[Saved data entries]
##########
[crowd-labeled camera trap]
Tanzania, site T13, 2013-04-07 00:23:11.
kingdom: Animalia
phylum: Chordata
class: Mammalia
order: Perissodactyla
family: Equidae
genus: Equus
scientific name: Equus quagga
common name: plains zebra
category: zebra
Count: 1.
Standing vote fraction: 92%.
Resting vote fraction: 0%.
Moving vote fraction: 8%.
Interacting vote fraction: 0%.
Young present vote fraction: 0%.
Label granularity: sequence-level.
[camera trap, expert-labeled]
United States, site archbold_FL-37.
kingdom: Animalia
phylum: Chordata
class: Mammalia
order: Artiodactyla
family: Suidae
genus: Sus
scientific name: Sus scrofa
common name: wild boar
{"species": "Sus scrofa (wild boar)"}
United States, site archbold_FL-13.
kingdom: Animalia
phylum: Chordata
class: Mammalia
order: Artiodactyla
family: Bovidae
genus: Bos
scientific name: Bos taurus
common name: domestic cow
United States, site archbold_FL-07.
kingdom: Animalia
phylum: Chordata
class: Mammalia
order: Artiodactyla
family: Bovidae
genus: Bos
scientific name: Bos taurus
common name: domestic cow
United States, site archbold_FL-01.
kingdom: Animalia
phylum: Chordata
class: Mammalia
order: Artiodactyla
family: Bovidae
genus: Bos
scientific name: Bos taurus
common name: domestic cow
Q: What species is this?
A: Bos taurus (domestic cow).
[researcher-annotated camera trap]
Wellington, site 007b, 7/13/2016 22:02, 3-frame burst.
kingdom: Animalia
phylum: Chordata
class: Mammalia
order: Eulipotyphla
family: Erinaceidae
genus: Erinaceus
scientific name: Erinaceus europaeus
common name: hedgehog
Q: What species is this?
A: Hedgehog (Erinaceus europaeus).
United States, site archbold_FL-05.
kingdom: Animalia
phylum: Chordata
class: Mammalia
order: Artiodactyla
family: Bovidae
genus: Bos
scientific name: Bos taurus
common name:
##########
Transcribe every record above exactly.

[crowd-labeled camera trap]
Tanzania, site T13, 2013-04-07 00:23:11.
kingdom: Animalia
phylum: Chordata
class: Mammalia
order: Perissodactyla
family: Equidae
genus: Equus
scientific name: Equus quagga
common name: plains zebra
category: zebra
Count: 1.
Standing vote fraction: 92%.
Resting vote fraction: 0%.
Moving vote fraction: 8%.
Interacting vote fraction: 0%.
Young present vote fraction: 0%.
Label granularity: sequence-level.
[camera trap, expert-labeled]
United States, site archbold_FL-37.
kingdom: Animalia
phylum: Chordata
class: Mammalia
order: Artiodactyla
family: Suidae
genus: Sus
scientific name: Sus scrofa
common name: wild boar
{"species": "Sus scrofa (wild boar)"}
United States, site archbold_FL-13.
kingdom: Animalia
phylum: Chordata
class: Mammalia
order: Artiodactyla
family: Bovidae
genus: Bos
scientific name: Bos taurus
common name: domestic cow
United States, site archbold_FL-07.
kingdom: Animalia
phylum: Chordata
class: Mammalia
order: Artiodactyla
family: Bovidae
genus: Bos
scientific name: Bos taurus
common name: domestic cow
United States, site archbold_FL-01.
kingdom: Animalia
phylum: Chordata
class: Mammalia
order: Artiodactyla
family: Bovidae
genus: Bos
scientific name: Bos taurus
common name: domestic cow
Q: What species is this?
A: Bos taurus (domestic cow).
[researcher-annotated camera trap]
Wellington, site 007b, 7/13/2016 22:02, 3-frame burst.
kingdom: Animalia
phylum: Chordata
class: Mammalia
order: Eulipotyphla
family: Erinaceidae
genus: Erinaceus
scientific name: Erinaceus europaeus
common name: hedgehog
Q: What species is this?
A: Hedgehog (Erinaceus europaeus).
United States, site archbold_FL-05.
kingdom: Animalia
phylum: Chordata
class: Mammalia
order: Artiodactyla
family: Bovidae
genus: Bos
scientific name: Bos taurus
common name:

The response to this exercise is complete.